La solución real al problema de la deuda

Por David S. D’Amato. (Publicado el 16 de septiembre de 2011)

Traducido del inglés. El artículo original se encuentra aquí: http://mises.org/daily/5562.

 

En su famosa y lúgubre distopía novelada, 1984, George Orwell describía un mundo cautivado por lo que era funcionalmente una “economía de guerra permanente”, una “existencia económica por y para la guerra continua”.

Hoy, sobre los talones de un aumento en el techo de la deuda calculado para impedir un impago del gobierno federal, estamos a la vez siendo testigos y subyugados por las muchas indisposiciones de lo que podría calificarse como una economía de deuda permanente.

El Sistema de la Reserva Federal, como base y seguramente componente más definidor del paradigma económico estadounidense, está alimentando un azote a la actividad productiva que ha hecho metástasis en toda la sociedad hasta un grado ya catastrófico.

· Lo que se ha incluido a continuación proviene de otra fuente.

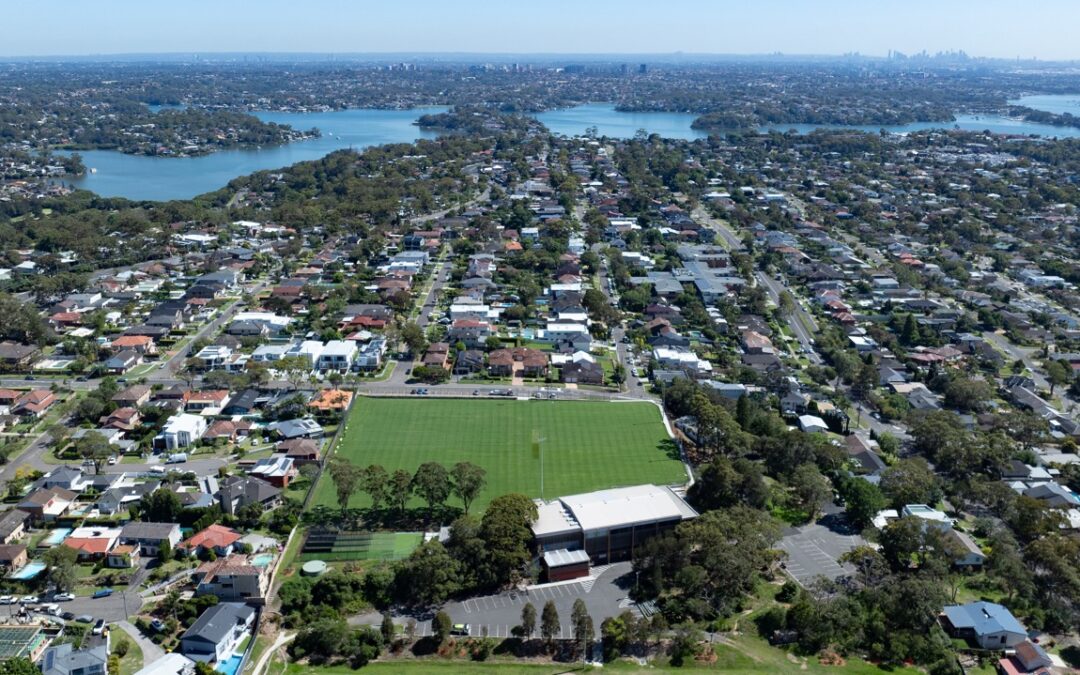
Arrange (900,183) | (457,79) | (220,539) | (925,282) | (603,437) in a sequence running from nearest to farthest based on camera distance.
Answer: (220,539) < (603,437) < (925,282) < (900,183) < (457,79)

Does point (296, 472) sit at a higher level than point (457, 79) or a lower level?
lower

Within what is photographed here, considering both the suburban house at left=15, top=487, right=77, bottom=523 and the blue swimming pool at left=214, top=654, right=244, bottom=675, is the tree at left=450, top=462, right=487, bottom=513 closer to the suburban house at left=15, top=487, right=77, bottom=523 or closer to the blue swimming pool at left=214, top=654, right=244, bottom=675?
the blue swimming pool at left=214, top=654, right=244, bottom=675

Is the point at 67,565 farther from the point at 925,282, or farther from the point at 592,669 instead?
the point at 925,282

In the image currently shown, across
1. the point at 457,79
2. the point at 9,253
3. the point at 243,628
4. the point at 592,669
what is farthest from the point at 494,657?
the point at 457,79

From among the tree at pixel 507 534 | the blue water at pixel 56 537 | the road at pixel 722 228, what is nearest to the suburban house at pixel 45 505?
the blue water at pixel 56 537

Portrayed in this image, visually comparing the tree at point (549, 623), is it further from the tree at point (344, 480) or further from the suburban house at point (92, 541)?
the suburban house at point (92, 541)

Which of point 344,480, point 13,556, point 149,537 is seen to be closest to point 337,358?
point 344,480
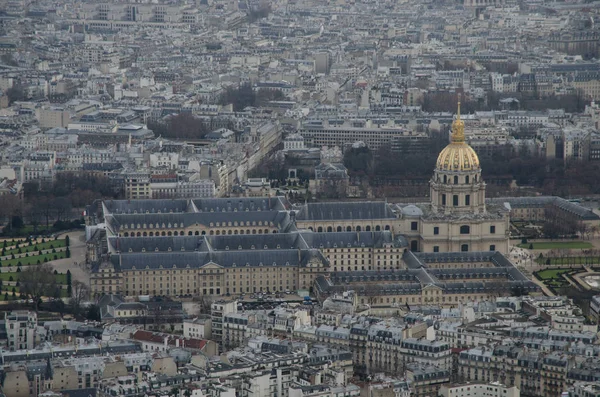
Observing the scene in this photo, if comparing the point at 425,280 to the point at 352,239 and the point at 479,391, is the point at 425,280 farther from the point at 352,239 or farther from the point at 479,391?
the point at 479,391

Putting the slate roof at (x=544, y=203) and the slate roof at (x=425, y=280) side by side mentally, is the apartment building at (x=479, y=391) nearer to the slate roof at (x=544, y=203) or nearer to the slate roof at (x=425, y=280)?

Como un tumor maligno comiéndose los fundamentos de la prosperidad y la libertad, el estado, junto con sus cortesanos parásitos, no podría sobrevivir sin la deuda y la insolvencia que han permitido las últimas acciones del Congreso.

Detrás del falso lenguaje del compromiso y el pragmatismo, la élite del poder de Washington ha condenado a los estadounidenses a lo que calificaba en un discurso el presidente de Instituto Mises, Doug French, como “La cultura de la deuda y la desesperación”. El sistema fraudulento del estado, basado en el paraíso de los locos de una base monetaria en continua expansión, se adapta perfectamente a engendrar una condición indisoluble de dependencia en la gran mayoría de los estadounidenses.

Aunque los comentaristas de los grandes medios casi nunca los reconocen, hay una relación causal crítica entre el sistema bancario que prevalece en Estados Unidos y la hinchada deuda federal: los dos están íntimamente ligados tanto en la teoría como en la práctica, un hecho que han entendido bien los economistas del libre mercado (y particularmente la escuela austriaca) durante degeneraciones y eso se manifiesta ahora.

Como observa el Profesor Jörg Guido Hülsmann en The Ethics of Money Production, dentro de un sistema de moneda fiduciaria, la deuda pública aumenta “a un ritmo mucho más rápido” que incluso la oferta monetaria dilatada. Apuntando a Estados Unidos desde 1971 como ejemplo, el Profesor Hülsmann apunta que mientras que el dinero en circulación “aumentó multiplicándose por 6”, la deuda del gobierno federal aumentó multiplicándose por 20.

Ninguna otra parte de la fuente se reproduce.